Por una parte, privilegiar la forma por encima del contenido conlleva el riesgo de dejarse llevar por simpáticas ocurrencias populistas —inviables y carentes de sustento— y abandonar a su suerte la crítica y la racionalidad (o la versión más ominosa de este proceso: el enmascaramiento de intereses personales o partidistas que se presentan ante la sociedad como si fuesen el«interés público»). Así, el anclaje mediático de la política suele fomentar la polarización y la confrontación, obliterando las posibilidades del diálogo y del consenso. Adiós, democracia. Hola, oligarquía.
En última instancia, todo ello produce una estructura que incrementa la desconfianza tanto en las instituciones supuestamente democráticas como en la clase política en general. Se desgarra el vínculo entre las preocupaciones de la sociedad y la arquitectura de la agenda gubernamental, central para la arquitectura de lo democrático. De tal forma que se desincentiva el involucramiento ciudadano en los asuntos públicos, produciendo así un vacío en el campo político que suele ser llenado por algunos de los poderes fácticos. ¿Alguien dijo «crisis de representación»? No está de más señalar —con alarma— que en un país con condiciones como las nuestras no es descabellado pensar en la instauración de soberanías criminales basadas en regímenes de violencia. Ojo ahí. Este es un peligro latente. En fin, aquí lo dejo por hoy.
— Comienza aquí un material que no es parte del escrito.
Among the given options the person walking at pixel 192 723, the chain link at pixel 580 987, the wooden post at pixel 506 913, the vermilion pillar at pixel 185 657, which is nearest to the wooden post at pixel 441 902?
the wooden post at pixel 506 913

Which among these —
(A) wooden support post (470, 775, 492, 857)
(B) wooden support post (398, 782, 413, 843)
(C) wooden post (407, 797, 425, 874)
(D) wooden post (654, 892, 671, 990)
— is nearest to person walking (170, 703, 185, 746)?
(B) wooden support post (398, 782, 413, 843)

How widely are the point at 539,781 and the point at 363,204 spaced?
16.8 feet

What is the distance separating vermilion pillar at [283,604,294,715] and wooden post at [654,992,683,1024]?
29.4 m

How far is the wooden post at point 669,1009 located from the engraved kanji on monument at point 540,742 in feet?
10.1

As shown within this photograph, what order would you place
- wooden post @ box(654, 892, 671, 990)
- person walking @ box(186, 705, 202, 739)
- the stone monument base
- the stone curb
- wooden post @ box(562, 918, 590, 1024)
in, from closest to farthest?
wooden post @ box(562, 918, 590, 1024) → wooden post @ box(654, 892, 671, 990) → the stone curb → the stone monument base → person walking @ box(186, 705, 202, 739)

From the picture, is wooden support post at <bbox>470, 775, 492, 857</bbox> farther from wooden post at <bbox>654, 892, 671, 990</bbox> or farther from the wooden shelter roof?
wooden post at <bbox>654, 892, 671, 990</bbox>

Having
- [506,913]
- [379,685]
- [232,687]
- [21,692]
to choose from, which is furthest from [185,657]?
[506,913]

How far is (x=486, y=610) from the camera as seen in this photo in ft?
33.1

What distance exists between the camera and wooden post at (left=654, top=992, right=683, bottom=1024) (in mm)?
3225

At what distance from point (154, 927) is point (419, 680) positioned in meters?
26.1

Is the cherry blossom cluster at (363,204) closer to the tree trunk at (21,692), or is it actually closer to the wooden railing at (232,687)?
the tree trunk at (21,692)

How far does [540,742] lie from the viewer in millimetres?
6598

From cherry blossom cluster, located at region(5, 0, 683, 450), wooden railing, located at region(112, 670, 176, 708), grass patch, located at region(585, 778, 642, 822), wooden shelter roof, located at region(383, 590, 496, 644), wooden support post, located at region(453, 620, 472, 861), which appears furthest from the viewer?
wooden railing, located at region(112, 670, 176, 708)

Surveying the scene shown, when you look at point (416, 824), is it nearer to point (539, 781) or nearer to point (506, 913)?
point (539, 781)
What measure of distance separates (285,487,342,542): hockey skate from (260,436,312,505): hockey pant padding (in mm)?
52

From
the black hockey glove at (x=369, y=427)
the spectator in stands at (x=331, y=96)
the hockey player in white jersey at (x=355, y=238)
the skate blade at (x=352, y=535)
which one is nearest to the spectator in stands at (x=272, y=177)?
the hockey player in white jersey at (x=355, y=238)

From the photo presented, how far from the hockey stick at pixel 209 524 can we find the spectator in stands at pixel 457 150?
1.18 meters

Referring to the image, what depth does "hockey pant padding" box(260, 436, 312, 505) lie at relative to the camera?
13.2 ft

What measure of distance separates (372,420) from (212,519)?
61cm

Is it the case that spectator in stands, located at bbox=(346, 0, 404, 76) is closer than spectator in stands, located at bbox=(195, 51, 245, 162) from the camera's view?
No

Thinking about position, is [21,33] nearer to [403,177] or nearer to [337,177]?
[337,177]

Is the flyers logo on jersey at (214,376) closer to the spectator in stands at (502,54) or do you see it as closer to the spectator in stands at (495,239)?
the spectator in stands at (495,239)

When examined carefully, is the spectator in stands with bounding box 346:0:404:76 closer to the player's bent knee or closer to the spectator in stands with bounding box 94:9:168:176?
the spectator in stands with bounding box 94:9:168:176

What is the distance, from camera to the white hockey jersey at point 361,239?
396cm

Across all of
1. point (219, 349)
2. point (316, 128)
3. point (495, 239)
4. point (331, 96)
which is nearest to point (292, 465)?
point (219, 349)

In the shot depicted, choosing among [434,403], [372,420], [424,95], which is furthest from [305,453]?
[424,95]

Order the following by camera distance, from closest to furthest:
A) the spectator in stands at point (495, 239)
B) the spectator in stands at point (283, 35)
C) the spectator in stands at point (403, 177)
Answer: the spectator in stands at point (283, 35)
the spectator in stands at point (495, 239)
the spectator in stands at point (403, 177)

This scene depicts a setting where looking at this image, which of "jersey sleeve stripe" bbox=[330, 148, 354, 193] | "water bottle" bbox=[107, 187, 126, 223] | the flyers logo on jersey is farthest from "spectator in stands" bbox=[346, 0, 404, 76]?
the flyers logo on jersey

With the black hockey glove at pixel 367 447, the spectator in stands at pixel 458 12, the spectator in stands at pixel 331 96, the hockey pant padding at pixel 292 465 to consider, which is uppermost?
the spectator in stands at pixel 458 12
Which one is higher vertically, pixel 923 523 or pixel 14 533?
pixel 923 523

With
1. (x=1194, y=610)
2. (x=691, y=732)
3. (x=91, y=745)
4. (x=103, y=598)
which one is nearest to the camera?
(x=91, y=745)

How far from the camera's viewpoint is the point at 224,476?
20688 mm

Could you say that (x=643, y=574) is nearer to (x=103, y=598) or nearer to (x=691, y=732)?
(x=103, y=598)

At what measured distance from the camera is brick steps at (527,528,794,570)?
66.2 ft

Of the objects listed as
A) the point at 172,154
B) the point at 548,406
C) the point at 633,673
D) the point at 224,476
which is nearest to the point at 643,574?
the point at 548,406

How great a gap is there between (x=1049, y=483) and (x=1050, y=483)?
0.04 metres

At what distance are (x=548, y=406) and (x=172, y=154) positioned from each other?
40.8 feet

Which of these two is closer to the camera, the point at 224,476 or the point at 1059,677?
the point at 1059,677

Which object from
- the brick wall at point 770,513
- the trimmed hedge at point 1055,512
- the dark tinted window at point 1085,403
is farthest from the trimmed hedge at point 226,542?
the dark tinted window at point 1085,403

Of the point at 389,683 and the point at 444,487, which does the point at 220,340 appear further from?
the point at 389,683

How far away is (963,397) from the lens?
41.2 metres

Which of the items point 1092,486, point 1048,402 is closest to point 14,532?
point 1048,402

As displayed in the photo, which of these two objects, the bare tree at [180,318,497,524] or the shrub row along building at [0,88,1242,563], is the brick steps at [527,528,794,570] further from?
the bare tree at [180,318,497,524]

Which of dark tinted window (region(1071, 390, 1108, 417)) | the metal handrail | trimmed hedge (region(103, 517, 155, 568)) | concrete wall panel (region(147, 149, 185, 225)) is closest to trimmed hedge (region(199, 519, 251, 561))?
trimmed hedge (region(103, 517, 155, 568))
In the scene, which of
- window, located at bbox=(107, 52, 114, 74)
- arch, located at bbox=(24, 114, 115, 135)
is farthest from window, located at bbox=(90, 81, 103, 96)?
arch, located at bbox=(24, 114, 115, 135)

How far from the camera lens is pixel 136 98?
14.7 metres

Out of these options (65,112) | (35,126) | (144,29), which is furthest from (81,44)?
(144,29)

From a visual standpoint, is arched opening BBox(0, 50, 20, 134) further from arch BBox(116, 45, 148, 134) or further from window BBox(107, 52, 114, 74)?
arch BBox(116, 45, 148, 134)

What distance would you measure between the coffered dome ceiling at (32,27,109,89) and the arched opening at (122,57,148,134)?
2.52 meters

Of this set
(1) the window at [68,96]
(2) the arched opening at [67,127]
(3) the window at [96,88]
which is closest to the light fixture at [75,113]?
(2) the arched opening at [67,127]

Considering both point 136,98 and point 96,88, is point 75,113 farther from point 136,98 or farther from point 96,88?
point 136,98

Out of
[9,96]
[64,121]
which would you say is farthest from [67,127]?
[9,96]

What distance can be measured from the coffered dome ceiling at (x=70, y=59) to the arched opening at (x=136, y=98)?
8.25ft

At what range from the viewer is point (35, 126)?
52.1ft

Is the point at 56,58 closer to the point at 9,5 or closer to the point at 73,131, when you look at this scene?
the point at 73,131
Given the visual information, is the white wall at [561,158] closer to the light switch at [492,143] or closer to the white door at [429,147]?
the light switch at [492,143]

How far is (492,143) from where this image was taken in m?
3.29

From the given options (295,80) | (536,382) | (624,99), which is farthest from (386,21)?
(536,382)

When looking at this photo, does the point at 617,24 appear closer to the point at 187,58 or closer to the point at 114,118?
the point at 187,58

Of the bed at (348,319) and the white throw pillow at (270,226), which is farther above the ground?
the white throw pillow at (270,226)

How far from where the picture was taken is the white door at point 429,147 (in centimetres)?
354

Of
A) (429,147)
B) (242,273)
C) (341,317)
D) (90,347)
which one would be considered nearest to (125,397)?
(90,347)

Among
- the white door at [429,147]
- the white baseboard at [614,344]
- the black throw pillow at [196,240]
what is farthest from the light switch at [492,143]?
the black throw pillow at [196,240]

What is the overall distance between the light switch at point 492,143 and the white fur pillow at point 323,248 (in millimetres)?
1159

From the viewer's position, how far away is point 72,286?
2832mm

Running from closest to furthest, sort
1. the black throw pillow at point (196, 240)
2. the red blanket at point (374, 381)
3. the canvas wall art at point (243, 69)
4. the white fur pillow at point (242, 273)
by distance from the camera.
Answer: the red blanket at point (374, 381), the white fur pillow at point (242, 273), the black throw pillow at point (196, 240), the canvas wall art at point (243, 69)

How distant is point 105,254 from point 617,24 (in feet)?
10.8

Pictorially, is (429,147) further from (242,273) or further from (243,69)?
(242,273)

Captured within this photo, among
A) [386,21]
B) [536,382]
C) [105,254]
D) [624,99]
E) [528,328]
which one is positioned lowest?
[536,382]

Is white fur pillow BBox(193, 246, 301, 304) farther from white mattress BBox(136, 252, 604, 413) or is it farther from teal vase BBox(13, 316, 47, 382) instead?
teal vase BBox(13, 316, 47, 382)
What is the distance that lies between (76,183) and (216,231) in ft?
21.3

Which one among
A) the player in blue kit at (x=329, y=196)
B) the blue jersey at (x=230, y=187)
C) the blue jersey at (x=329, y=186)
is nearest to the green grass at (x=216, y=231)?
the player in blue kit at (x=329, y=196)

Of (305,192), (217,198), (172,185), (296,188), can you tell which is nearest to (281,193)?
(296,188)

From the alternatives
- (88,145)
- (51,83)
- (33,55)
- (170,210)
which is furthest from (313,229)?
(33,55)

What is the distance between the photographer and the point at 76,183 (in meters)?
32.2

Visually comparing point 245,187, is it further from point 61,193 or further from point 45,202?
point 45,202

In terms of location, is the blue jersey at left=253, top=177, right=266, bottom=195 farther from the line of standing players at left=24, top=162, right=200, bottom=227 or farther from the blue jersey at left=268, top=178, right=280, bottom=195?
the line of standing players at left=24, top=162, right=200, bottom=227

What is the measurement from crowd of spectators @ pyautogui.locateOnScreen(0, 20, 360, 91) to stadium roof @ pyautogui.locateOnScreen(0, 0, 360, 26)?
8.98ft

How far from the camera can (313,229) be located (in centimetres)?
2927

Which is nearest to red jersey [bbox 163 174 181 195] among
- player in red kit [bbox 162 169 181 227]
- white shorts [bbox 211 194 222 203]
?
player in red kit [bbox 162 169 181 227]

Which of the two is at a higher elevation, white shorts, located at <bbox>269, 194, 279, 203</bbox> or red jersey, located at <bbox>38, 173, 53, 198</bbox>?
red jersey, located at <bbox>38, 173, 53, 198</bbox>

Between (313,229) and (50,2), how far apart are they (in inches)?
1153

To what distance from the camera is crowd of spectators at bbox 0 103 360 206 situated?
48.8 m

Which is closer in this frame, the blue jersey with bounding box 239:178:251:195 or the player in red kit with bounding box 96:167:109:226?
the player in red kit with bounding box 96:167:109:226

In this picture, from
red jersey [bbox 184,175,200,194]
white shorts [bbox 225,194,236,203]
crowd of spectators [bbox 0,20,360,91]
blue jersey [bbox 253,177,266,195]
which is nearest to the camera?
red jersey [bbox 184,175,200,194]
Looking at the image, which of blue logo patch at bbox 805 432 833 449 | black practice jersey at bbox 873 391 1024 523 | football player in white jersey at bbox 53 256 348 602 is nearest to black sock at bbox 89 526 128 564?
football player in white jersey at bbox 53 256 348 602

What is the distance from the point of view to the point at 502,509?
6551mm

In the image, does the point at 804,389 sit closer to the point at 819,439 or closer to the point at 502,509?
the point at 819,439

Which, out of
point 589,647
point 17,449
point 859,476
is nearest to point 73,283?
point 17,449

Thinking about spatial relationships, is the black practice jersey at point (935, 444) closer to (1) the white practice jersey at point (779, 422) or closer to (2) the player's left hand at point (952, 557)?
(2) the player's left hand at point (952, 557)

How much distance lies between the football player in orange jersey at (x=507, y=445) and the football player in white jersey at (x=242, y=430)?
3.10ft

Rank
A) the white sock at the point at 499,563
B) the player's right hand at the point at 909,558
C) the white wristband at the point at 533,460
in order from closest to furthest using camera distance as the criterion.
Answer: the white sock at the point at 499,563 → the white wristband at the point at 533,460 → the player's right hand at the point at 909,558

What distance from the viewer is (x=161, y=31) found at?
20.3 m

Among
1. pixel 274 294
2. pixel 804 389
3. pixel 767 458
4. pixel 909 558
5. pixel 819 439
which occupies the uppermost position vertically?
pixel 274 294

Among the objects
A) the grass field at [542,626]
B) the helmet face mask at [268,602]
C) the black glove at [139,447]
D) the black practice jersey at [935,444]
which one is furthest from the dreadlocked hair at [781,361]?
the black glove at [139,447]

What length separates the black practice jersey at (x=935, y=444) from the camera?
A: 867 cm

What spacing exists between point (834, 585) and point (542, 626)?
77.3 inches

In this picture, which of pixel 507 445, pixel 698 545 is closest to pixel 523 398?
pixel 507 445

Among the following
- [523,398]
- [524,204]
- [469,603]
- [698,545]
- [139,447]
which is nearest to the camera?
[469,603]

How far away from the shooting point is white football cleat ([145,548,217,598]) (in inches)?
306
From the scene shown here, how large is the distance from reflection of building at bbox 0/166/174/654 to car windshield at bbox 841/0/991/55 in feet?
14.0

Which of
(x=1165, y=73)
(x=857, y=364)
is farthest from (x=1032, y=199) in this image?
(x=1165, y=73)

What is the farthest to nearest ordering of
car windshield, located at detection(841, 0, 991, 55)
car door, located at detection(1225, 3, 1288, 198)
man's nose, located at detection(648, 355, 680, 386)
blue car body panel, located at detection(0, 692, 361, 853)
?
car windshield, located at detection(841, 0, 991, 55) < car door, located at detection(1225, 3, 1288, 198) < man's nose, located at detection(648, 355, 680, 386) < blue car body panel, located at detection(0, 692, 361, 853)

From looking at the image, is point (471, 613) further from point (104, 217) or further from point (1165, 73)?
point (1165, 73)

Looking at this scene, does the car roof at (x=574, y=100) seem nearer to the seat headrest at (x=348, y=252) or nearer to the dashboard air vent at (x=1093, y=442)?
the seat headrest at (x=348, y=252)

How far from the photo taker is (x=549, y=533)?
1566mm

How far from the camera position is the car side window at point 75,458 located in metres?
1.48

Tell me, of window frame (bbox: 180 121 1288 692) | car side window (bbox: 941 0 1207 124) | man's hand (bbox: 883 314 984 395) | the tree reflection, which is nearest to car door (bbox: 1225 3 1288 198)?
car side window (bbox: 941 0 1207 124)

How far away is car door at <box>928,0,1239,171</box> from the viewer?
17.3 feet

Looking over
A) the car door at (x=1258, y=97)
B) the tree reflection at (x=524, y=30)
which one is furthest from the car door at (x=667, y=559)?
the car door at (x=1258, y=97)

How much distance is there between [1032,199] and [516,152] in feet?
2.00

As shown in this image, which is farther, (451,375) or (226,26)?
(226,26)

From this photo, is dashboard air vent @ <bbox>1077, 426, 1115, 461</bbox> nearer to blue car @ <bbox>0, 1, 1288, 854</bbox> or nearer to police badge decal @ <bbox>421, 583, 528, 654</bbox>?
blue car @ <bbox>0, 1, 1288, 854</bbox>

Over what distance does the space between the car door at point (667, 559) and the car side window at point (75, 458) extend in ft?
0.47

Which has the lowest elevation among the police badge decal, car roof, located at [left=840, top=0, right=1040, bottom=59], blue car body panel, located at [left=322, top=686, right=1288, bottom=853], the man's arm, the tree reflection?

Con seguridad, en próximas entregas discutiré acerca de algunas otras consecuencias de la banalización de la política. Solo me resta decir que, de cara al próximo proceso electoral de 2024 —uno de los más importantes de nuestra historia reciente—, no está de más parafrasear a aquel famoso primer ministro francés y afirmar que hoy —quizá más que nunca— la política es más que un espectáculo. Por el contrario, es un asunto terriblemente relevante como para dejarlo solo en manos de la clase política.